Mit einem Stipendium der Deutschen Forschungsgemeinschaft nahm sich Claussen ab 2001 eine wissenschaftliche Auszeit und habilitierte sich an der Universität Hamburg über das Thema "Glück und Gegenglück". Ende 2003 kandidierte er für das Propstamt im damaligen Kirchenkreis Alt-Hamburg, 2004 wurde er dort von Bischöfin Maria Jepsen als Propst eingeführt.

Vier Jahre später wurde er auch Hauptpastor an der St. Nikolaikirche, parallel übernahm er Lehraufträge als Privatdozent im Fach Systematische Theologie an der Uni Hamburg. Seit 2011 ist der Theologe auch Präsident des bundesweiten Evangelischen Kirchbautages.

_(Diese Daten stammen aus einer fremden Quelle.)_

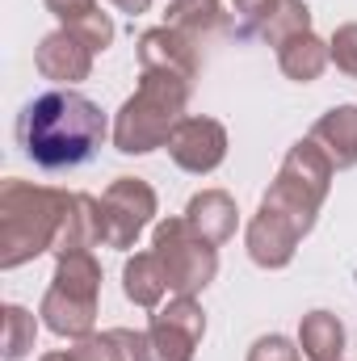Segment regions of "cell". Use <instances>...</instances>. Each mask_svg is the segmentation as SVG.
<instances>
[{
	"mask_svg": "<svg viewBox=\"0 0 357 361\" xmlns=\"http://www.w3.org/2000/svg\"><path fill=\"white\" fill-rule=\"evenodd\" d=\"M139 59L143 72H173V76H193V47L189 38H181V30H147L139 42Z\"/></svg>",
	"mask_w": 357,
	"mask_h": 361,
	"instance_id": "obj_11",
	"label": "cell"
},
{
	"mask_svg": "<svg viewBox=\"0 0 357 361\" xmlns=\"http://www.w3.org/2000/svg\"><path fill=\"white\" fill-rule=\"evenodd\" d=\"M47 361H72V357H47Z\"/></svg>",
	"mask_w": 357,
	"mask_h": 361,
	"instance_id": "obj_26",
	"label": "cell"
},
{
	"mask_svg": "<svg viewBox=\"0 0 357 361\" xmlns=\"http://www.w3.org/2000/svg\"><path fill=\"white\" fill-rule=\"evenodd\" d=\"M269 8H273V0H236V13L244 17V34L257 30V21H265Z\"/></svg>",
	"mask_w": 357,
	"mask_h": 361,
	"instance_id": "obj_24",
	"label": "cell"
},
{
	"mask_svg": "<svg viewBox=\"0 0 357 361\" xmlns=\"http://www.w3.org/2000/svg\"><path fill=\"white\" fill-rule=\"evenodd\" d=\"M223 17H219V4L214 0H173V30L181 34H198V30H214Z\"/></svg>",
	"mask_w": 357,
	"mask_h": 361,
	"instance_id": "obj_19",
	"label": "cell"
},
{
	"mask_svg": "<svg viewBox=\"0 0 357 361\" xmlns=\"http://www.w3.org/2000/svg\"><path fill=\"white\" fill-rule=\"evenodd\" d=\"M311 143L332 160V169L357 164V105H341L311 126Z\"/></svg>",
	"mask_w": 357,
	"mask_h": 361,
	"instance_id": "obj_10",
	"label": "cell"
},
{
	"mask_svg": "<svg viewBox=\"0 0 357 361\" xmlns=\"http://www.w3.org/2000/svg\"><path fill=\"white\" fill-rule=\"evenodd\" d=\"M47 4H51L68 25H76V21H85L89 13H97V0H47Z\"/></svg>",
	"mask_w": 357,
	"mask_h": 361,
	"instance_id": "obj_23",
	"label": "cell"
},
{
	"mask_svg": "<svg viewBox=\"0 0 357 361\" xmlns=\"http://www.w3.org/2000/svg\"><path fill=\"white\" fill-rule=\"evenodd\" d=\"M328 177H332V160H328L311 139H307V143H294V152L286 156L282 173L273 180V189L265 193V202L277 206V210H286L290 219H298V223L311 231L315 210H320V202H324V193H328Z\"/></svg>",
	"mask_w": 357,
	"mask_h": 361,
	"instance_id": "obj_4",
	"label": "cell"
},
{
	"mask_svg": "<svg viewBox=\"0 0 357 361\" xmlns=\"http://www.w3.org/2000/svg\"><path fill=\"white\" fill-rule=\"evenodd\" d=\"M122 277H126V298H131V302H139V307H156V302H160V294L169 290V281H164V269H160L156 252L135 257V261L126 265Z\"/></svg>",
	"mask_w": 357,
	"mask_h": 361,
	"instance_id": "obj_17",
	"label": "cell"
},
{
	"mask_svg": "<svg viewBox=\"0 0 357 361\" xmlns=\"http://www.w3.org/2000/svg\"><path fill=\"white\" fill-rule=\"evenodd\" d=\"M105 139V118L89 97L55 89L34 97L17 118V143L42 169H76Z\"/></svg>",
	"mask_w": 357,
	"mask_h": 361,
	"instance_id": "obj_1",
	"label": "cell"
},
{
	"mask_svg": "<svg viewBox=\"0 0 357 361\" xmlns=\"http://www.w3.org/2000/svg\"><path fill=\"white\" fill-rule=\"evenodd\" d=\"M34 341V319L21 307H4V357H21Z\"/></svg>",
	"mask_w": 357,
	"mask_h": 361,
	"instance_id": "obj_20",
	"label": "cell"
},
{
	"mask_svg": "<svg viewBox=\"0 0 357 361\" xmlns=\"http://www.w3.org/2000/svg\"><path fill=\"white\" fill-rule=\"evenodd\" d=\"M307 30H311V13H307L303 0H273L269 17L261 21V34L273 47H282V42H290L294 34H307Z\"/></svg>",
	"mask_w": 357,
	"mask_h": 361,
	"instance_id": "obj_18",
	"label": "cell"
},
{
	"mask_svg": "<svg viewBox=\"0 0 357 361\" xmlns=\"http://www.w3.org/2000/svg\"><path fill=\"white\" fill-rule=\"evenodd\" d=\"M97 286H101V269L92 265L89 252H68L59 261L55 273V286L42 302V315L47 324L59 332V336H85L92 328V315H97Z\"/></svg>",
	"mask_w": 357,
	"mask_h": 361,
	"instance_id": "obj_3",
	"label": "cell"
},
{
	"mask_svg": "<svg viewBox=\"0 0 357 361\" xmlns=\"http://www.w3.org/2000/svg\"><path fill=\"white\" fill-rule=\"evenodd\" d=\"M248 361H298V349H294L286 336H265V341L253 345Z\"/></svg>",
	"mask_w": 357,
	"mask_h": 361,
	"instance_id": "obj_22",
	"label": "cell"
},
{
	"mask_svg": "<svg viewBox=\"0 0 357 361\" xmlns=\"http://www.w3.org/2000/svg\"><path fill=\"white\" fill-rule=\"evenodd\" d=\"M185 97H189V80L185 76L147 72L139 92L118 114V130H114L118 152L139 156V152H152V147L169 143V135L177 130L181 109H185Z\"/></svg>",
	"mask_w": 357,
	"mask_h": 361,
	"instance_id": "obj_2",
	"label": "cell"
},
{
	"mask_svg": "<svg viewBox=\"0 0 357 361\" xmlns=\"http://www.w3.org/2000/svg\"><path fill=\"white\" fill-rule=\"evenodd\" d=\"M38 68L51 80H85L89 76V47L76 34H51L38 47Z\"/></svg>",
	"mask_w": 357,
	"mask_h": 361,
	"instance_id": "obj_13",
	"label": "cell"
},
{
	"mask_svg": "<svg viewBox=\"0 0 357 361\" xmlns=\"http://www.w3.org/2000/svg\"><path fill=\"white\" fill-rule=\"evenodd\" d=\"M169 152L185 173H210V169H219V160L227 152V135L210 118H185L169 135Z\"/></svg>",
	"mask_w": 357,
	"mask_h": 361,
	"instance_id": "obj_9",
	"label": "cell"
},
{
	"mask_svg": "<svg viewBox=\"0 0 357 361\" xmlns=\"http://www.w3.org/2000/svg\"><path fill=\"white\" fill-rule=\"evenodd\" d=\"M202 311L189 302V298H177L169 302V311H160L152 319V332H147V345H152V361H193V349L202 341Z\"/></svg>",
	"mask_w": 357,
	"mask_h": 361,
	"instance_id": "obj_7",
	"label": "cell"
},
{
	"mask_svg": "<svg viewBox=\"0 0 357 361\" xmlns=\"http://www.w3.org/2000/svg\"><path fill=\"white\" fill-rule=\"evenodd\" d=\"M332 59L341 72L357 76V25H341L337 38H332Z\"/></svg>",
	"mask_w": 357,
	"mask_h": 361,
	"instance_id": "obj_21",
	"label": "cell"
},
{
	"mask_svg": "<svg viewBox=\"0 0 357 361\" xmlns=\"http://www.w3.org/2000/svg\"><path fill=\"white\" fill-rule=\"evenodd\" d=\"M72 361H152V345H147V336H139V332H126V328H114V332H105V336H97V341H85Z\"/></svg>",
	"mask_w": 357,
	"mask_h": 361,
	"instance_id": "obj_14",
	"label": "cell"
},
{
	"mask_svg": "<svg viewBox=\"0 0 357 361\" xmlns=\"http://www.w3.org/2000/svg\"><path fill=\"white\" fill-rule=\"evenodd\" d=\"M277 59H282V72L290 76V80H315L320 72H324V63H328V51H324V42L307 30V34H294L290 42H282L277 47Z\"/></svg>",
	"mask_w": 357,
	"mask_h": 361,
	"instance_id": "obj_16",
	"label": "cell"
},
{
	"mask_svg": "<svg viewBox=\"0 0 357 361\" xmlns=\"http://www.w3.org/2000/svg\"><path fill=\"white\" fill-rule=\"evenodd\" d=\"M156 214V193L135 177H118L105 197L97 202V223H101V240L109 248H131L135 235L147 227V219Z\"/></svg>",
	"mask_w": 357,
	"mask_h": 361,
	"instance_id": "obj_6",
	"label": "cell"
},
{
	"mask_svg": "<svg viewBox=\"0 0 357 361\" xmlns=\"http://www.w3.org/2000/svg\"><path fill=\"white\" fill-rule=\"evenodd\" d=\"M114 4H118L122 13H143V8H147L152 0H114Z\"/></svg>",
	"mask_w": 357,
	"mask_h": 361,
	"instance_id": "obj_25",
	"label": "cell"
},
{
	"mask_svg": "<svg viewBox=\"0 0 357 361\" xmlns=\"http://www.w3.org/2000/svg\"><path fill=\"white\" fill-rule=\"evenodd\" d=\"M298 345H303V357L311 361H337L345 349V328L337 315L328 311H311L298 328Z\"/></svg>",
	"mask_w": 357,
	"mask_h": 361,
	"instance_id": "obj_15",
	"label": "cell"
},
{
	"mask_svg": "<svg viewBox=\"0 0 357 361\" xmlns=\"http://www.w3.org/2000/svg\"><path fill=\"white\" fill-rule=\"evenodd\" d=\"M298 235H307V227H303L298 219H290L286 210H277V206H269L265 202L261 214H257L253 227H248V252H253L257 265H265V269H282V265L294 257Z\"/></svg>",
	"mask_w": 357,
	"mask_h": 361,
	"instance_id": "obj_8",
	"label": "cell"
},
{
	"mask_svg": "<svg viewBox=\"0 0 357 361\" xmlns=\"http://www.w3.org/2000/svg\"><path fill=\"white\" fill-rule=\"evenodd\" d=\"M156 261H160V269H164L169 290H177L181 298L198 294V290L214 277V269H219L214 248H210L185 219H169V223L156 231Z\"/></svg>",
	"mask_w": 357,
	"mask_h": 361,
	"instance_id": "obj_5",
	"label": "cell"
},
{
	"mask_svg": "<svg viewBox=\"0 0 357 361\" xmlns=\"http://www.w3.org/2000/svg\"><path fill=\"white\" fill-rule=\"evenodd\" d=\"M185 223H189L206 244H223V240H231V231H236V202H231L227 193H219V189H206V193H198V197L189 202Z\"/></svg>",
	"mask_w": 357,
	"mask_h": 361,
	"instance_id": "obj_12",
	"label": "cell"
}]
</instances>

Wie schafft man es, angesichts dieser Aufgabenfülle sogar noch Bücher zu schreiben? "Mit Disziplin und Lust an der Arbeit und am Stoff", sagt Claussen – und man muss es ihm glauben. Die Bandbreite seiner Themen ist groß. Auf das Jugendbuch "Moritz und der liebe Gott" (2004) folgte ein Werk über moderne Lyrik und Religion ("Spiegelungen"). 2006 waren es "Die 101 wichtigsten Fragen – Christentum", das in dritter Auflage vorliegt.

Kolumnen und Beiträge in der "Süddeutschen" oder im "Spiegel"

"Ich glaube noch immer an das Gute am Buch", sagt Claussen. In kaum einem anderen Medium habe man soviel Platz, Gedanken wohlformuliert darzulegen – allenfalls noch im Radio, in den dritten Programmen und auf den Info-Kanälen. Doch natürlich nutzt Claussen auch andere Medien. Auf seine Kolumnen und Beiträge in der "Süddeutschen" oder im "Spiegel" will er auch als Kulturbeauftragter nicht verzichten.

2010 widmete sich der dreifache Familienvater dem Thema der Kirchenarchitektur und schrieb über "Gottes Häuser oder die Kunst, Kirchen zu bauen und zu verstehen". 2014 folgte unter dem Titel "Gottes Klänge" eine Geschichte der Kirchenmusik, die derzeit ins Chinesische übersetzt wird.

Claussen will nicht komplett nach Berlin umsiedeln, dafür sei sein Leben zu sehr in Hamburg verwurzelt, sagt er. Zwei seiner Kinder gehen hier noch zur Schule und stehen kurz vorm Abitur. Seine Frau arbeitet in Hamburg als Germanistin. Aus dem Pastorat in Harvestehude ist die Familie aber schon ausgezogen und wohnt jetzt im Stadtteil Hoheluft. Vorträge und Publikationen könne er genauso gut und in aller Ruhe in Hamburg schreiben, sagt Claussen: "Die ICE-Flotte der Bahn macht manches möglich."